Excerpts from a dataset:
──────────────────────────────

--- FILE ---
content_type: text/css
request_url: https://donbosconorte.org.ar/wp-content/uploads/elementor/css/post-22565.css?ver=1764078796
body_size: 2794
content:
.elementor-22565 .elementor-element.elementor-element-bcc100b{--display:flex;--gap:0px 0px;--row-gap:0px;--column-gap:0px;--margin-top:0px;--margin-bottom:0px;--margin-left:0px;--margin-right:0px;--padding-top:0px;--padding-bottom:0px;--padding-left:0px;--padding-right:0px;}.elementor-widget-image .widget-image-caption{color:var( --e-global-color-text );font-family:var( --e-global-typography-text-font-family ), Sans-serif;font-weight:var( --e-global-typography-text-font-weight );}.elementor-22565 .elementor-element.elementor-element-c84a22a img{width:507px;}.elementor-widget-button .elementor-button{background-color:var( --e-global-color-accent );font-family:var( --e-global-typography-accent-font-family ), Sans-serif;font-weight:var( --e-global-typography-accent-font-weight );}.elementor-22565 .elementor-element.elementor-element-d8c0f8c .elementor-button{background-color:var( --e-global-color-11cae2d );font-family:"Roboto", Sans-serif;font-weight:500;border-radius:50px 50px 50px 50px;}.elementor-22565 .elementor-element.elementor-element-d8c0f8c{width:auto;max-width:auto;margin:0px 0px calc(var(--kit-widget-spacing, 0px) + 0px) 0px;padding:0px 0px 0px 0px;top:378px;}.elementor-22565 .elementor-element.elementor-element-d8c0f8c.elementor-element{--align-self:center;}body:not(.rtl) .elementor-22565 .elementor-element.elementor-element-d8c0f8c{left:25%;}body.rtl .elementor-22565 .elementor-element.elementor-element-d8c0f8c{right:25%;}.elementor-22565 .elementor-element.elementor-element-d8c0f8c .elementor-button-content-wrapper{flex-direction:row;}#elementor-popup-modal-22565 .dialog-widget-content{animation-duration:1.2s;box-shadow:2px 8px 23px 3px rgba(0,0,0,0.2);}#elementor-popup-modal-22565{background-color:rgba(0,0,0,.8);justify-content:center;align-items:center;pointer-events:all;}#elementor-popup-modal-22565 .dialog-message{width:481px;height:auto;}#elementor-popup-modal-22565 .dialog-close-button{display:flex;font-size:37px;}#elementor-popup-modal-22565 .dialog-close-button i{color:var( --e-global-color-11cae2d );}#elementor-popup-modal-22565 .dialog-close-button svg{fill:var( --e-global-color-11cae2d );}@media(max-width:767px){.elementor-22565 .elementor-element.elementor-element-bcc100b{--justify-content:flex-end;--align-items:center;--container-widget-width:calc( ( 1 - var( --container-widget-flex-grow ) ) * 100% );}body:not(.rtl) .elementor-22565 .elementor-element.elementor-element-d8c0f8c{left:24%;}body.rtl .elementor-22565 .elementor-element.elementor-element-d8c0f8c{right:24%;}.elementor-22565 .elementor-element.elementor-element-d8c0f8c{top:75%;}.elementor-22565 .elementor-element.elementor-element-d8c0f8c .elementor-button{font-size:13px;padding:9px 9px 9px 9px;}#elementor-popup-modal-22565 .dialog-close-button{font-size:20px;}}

──────────────────────────────

EXERCISE:
Your reply should consist of the records, copied exactly.

OUTPUT OF THE EXERCISE:
--- FILE ---
content_type: text/css
request_url: https://donbosconorte.org.ar/wp-content/uploads/elementor/css/post-22565.css?ver=1764078796
body_size: 2794
content:
.elementor-22565 .elementor-element.elementor-element-bcc100b{--display:flex;--gap:0px 0px;--row-gap:0px;--column-gap:0px;--margin-top:0px;--margin-bottom:0px;--margin-left:0px;--margin-right:0px;--padding-top:0px;--padding-bottom:0px;--padding-left:0px;--padding-right:0px;}.elementor-widget-image .widget-image-caption{color:var( --e-global-color-text );font-family:var( --e-global-typography-text-font-family ), Sans-serif;font-weight:var( --e-global-typography-text-font-weight );}.elementor-22565 .elementor-element.elementor-element-c84a22a img{width:507px;}.elementor-widget-button .elementor-button{background-color:var( --e-global-color-accent );font-family:var( --e-global-typography-accent-font-family ), Sans-serif;font-weight:var( --e-global-typography-accent-font-weight );}.elementor-22565 .elementor-element.elementor-element-d8c0f8c .elementor-button{background-color:var( --e-global-color-11cae2d );font-family:"Roboto", Sans-serif;font-weight:500;border-radius:50px 50px 50px 50px;}.elementor-22565 .elementor-element.elementor-element-d8c0f8c{width:auto;max-width:auto;margin:0px 0px calc(var(--kit-widget-spacing, 0px) + 0px) 0px;padding:0px 0px 0px 0px;top:378px;}.elementor-22565 .elementor-element.elementor-element-d8c0f8c.elementor-element{--align-self:center;}body:not(.rtl) .elementor-22565 .elementor-element.elementor-element-d8c0f8c{left:25%;}body.rtl .elementor-22565 .elementor-element.elementor-element-d8c0f8c{right:25%;}.elementor-22565 .elementor-element.elementor-element-d8c0f8c .elementor-button-content-wrapper{flex-direction:row;}#elementor-popup-modal-22565 .dialog-widget-content{animation-duration:1.2s;box-shadow:2px 8px 23px 3px rgba(0,0,0,0.2);}#elementor-popup-modal-22565{background-color:rgba(0,0,0,.8);justify-content:center;align-items:center;pointer-events:all;}#elementor-popup-modal-22565 .dialog-message{width:481px;height:auto;}#elementor-popup-modal-22565 .dialog-close-button{display:flex;font-size:37px;}#elementor-popup-modal-22565 .dialog-close-button i{color:var( --e-global-color-11cae2d );}#elementor-popup-modal-22565 .dialog-close-button svg{fill:var( --e-global-color-11cae2d );}@media(max-width:767px){.elementor-22565 .elementor-element.elementor-element-bcc100b{--justify-content:flex-end;--align-items:center;--container-widget-width:calc( ( 1 - var( --container-widget-flex-grow ) ) * 100% );}body:not(.rtl) .elementor-22565 .elementor-element.elementor-element-d8c0f8c{left:24%;}body.rtl .elementor-22565 .elementor-element.elementor-element-d8c0f8c{right:24%;}.elementor-22565 .elementor-element.elementor-element-d8c0f8c{top:75%;}.elementor-22565 .elementor-element.elementor-element-d8c0f8c .elementor-button{font-size:13px;padding:9px 9px 9px 9px;}#elementor-popup-modal-22565 .dialog-close-button{font-size:20px;}}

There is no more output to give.